Two More Titles: GHS math, science teams claim state crowns
That’s the story of Greencastle High School in the Academic Super Bowl State Finals — two entries into the virtual finals and two state champions.
Perhaps that’s cherry picking, with 2021 being the only year the team state finals has been held virtually, but it’s only a small part of Greencastle’s larger legacy in Academic Super Bowl.
With the 2021 versions of the GHS math and science teams claiming state crowns, Greencastle ran its state record to 31 state titles across all disciplines and all classes — two more than second-best West Lafayette, though the Tippecanoe County school could claim another title when the interdisciplinary results are announced today.
“We’re pretty excited,” GHS science coach Brad Kingma said. “It was quite an interesting night and a weird year, so it was cool to end that way.”
Math coach Gayle Hansen was also quite pleased.
“I am super proud of my team,” Hansen said. “They have put in a lot of hours studying the math material this year. I enjoyed teaching them BASIC and FORTRAN which are two of the earlier computer programming languages that I learned back in the ’80s.”
Kingma’s science team, featuring senior Baily Williams, juniors Maiesha Rashid and Casey Crary and freshman Mason Howard, finished with 21 out of 25 correct answers, three better than second-place Andrean.
Hansen’s math team of senior Eiji Yoshinaya; juniors Crary, Stephen Dombrowski and Ben Huff; and freshman Howard also took the Class 3 title with a score of 22, two better than Evansville Reitz.
The county also had a pair of state runners-up, with the North Putnam English team second in Class 3 and the Cloverdale fine arts team second in Class 4.
Coached by Monique Fields, the North Putnam English team consists of Breanna Richardson, Ruby Sullivan, Grace Timm, Nicole Huffman and Lily Gaddis.
The Cloverdale fine arts team is composed of Phoebe McDonald, Lily Monnett, Sadie Priest, Ruthie Mann and coach Chelsey Meluch.
Cloverdale’s math and science teams also made the finals but finished outside the top three.
The night wasn’t easy going for anyone. Aside from the challenging material, it was a competition marked by technological challenges.
Being conducted on Zoom, things started off behind schedule and fell further behind as the night went along. It got so late, in fact, that the interdisciplinary competition, which featured no local teams, was conducted separately later in the week.
The GHS science team had a technical challenge of its own.
“We had no sound,” Kingma said. “Normally, the question is read by the reader, so the students can hear it as well as see it on their screen.”
The problem was on Greencastle’s end, so the competition continued as normal. Kingma applauded his kids’ resilience.
“They said, ‘I think it will be better if we can’t hear it,’” Kingma said.
Apparently they were right. At the 12-question break, GHS had a perfect score and a three-point lead.
So of course, GHS missed the first question after break, and then four overall in the final 13 questions.
One big difference from a live competition is there were no live scoring updates, which Kingma believes may have worked to their advantage.

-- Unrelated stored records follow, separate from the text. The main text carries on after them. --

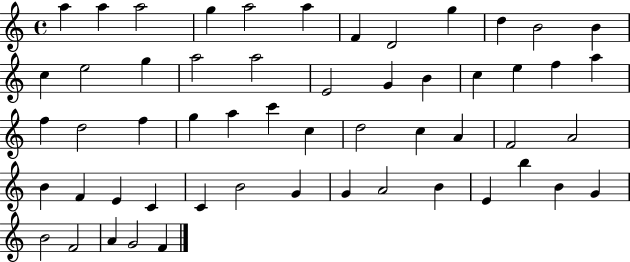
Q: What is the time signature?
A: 4/4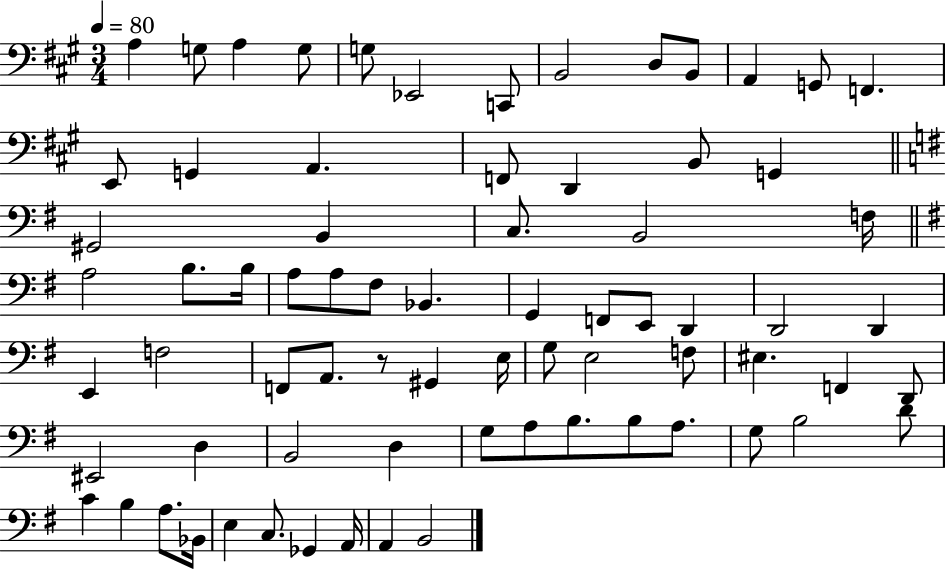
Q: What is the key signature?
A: A major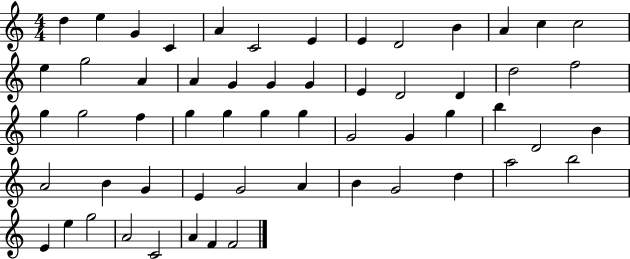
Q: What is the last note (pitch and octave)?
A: F4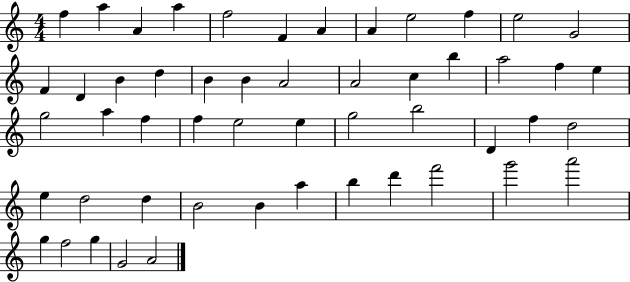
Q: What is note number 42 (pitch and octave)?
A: A5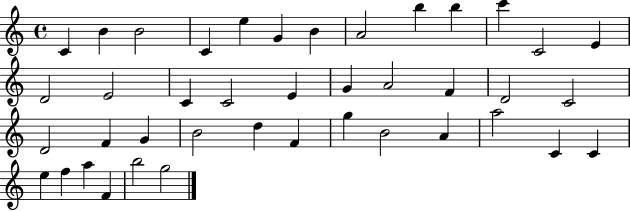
{
  \clef treble
  \time 4/4
  \defaultTimeSignature
  \key c \major
  c'4 b'4 b'2 | c'4 e''4 g'4 b'4 | a'2 b''4 b''4 | c'''4 c'2 e'4 | \break d'2 e'2 | c'4 c'2 e'4 | g'4 a'2 f'4 | d'2 c'2 | \break d'2 f'4 g'4 | b'2 d''4 f'4 | g''4 b'2 a'4 | a''2 c'4 c'4 | \break e''4 f''4 a''4 f'4 | b''2 g''2 | \bar "|."
}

“We retained our three-point lead, but didn’t know where we stood,” Kingma said. “I don’t know if maybe that relieved stress for them and they just did their best.”
The title marks the first for GHS in science since Kingma had teams go back to back in 2015 and 2016. It is the school’s seventh science title overall.
GHS now has five math crowns and three straight, since there was no team competition in 2020.
Hansen believes on a run like this, a winning mindset kind of takes over.
“I like to talk about it being a culture, like an athletic team,” Hansen said. “You build a culture so they know what it takes to do it.”
That seemed to be true on a team in which Crary was the only previous finalist, but Huff and Dombrowski had been reserves two years ago.
“There’s a desire. Once you’ve won two, you want to keep it going,” Hansen said. “Not that they didn’t work hard before, but once you’ve won, you work hard to repeat.”
She also knows that having bright students who can calculate quickly goes a long way.
“They’ve seen most of the math in the high school before,” Hansen said. “Then we add the other on top, but it’s not like I have to teach them the math to begin with.”
For Fields’ North Putnam team, the night was about persevering through a slow start and then getting hot after the break, to the tune of 10 straight correct answers at one point. Again, the lack of live scoring may have helped.
“Suddenly, they put the scores up on the screen and we were jumping up and down and were like, ‘We finished second,’” Fields recalled.
For Meluch’s Cloverdale group, this year was sort of like catching lightning in a bottle. All of the girls are seniors and none had competed in fine arts before.
“It really goes to show how studious they are and really independent learners,” Meluch said. “We really only spent six hours together as a team in practice. The rest was on Google Classroom and on their own learning the content as they had time.”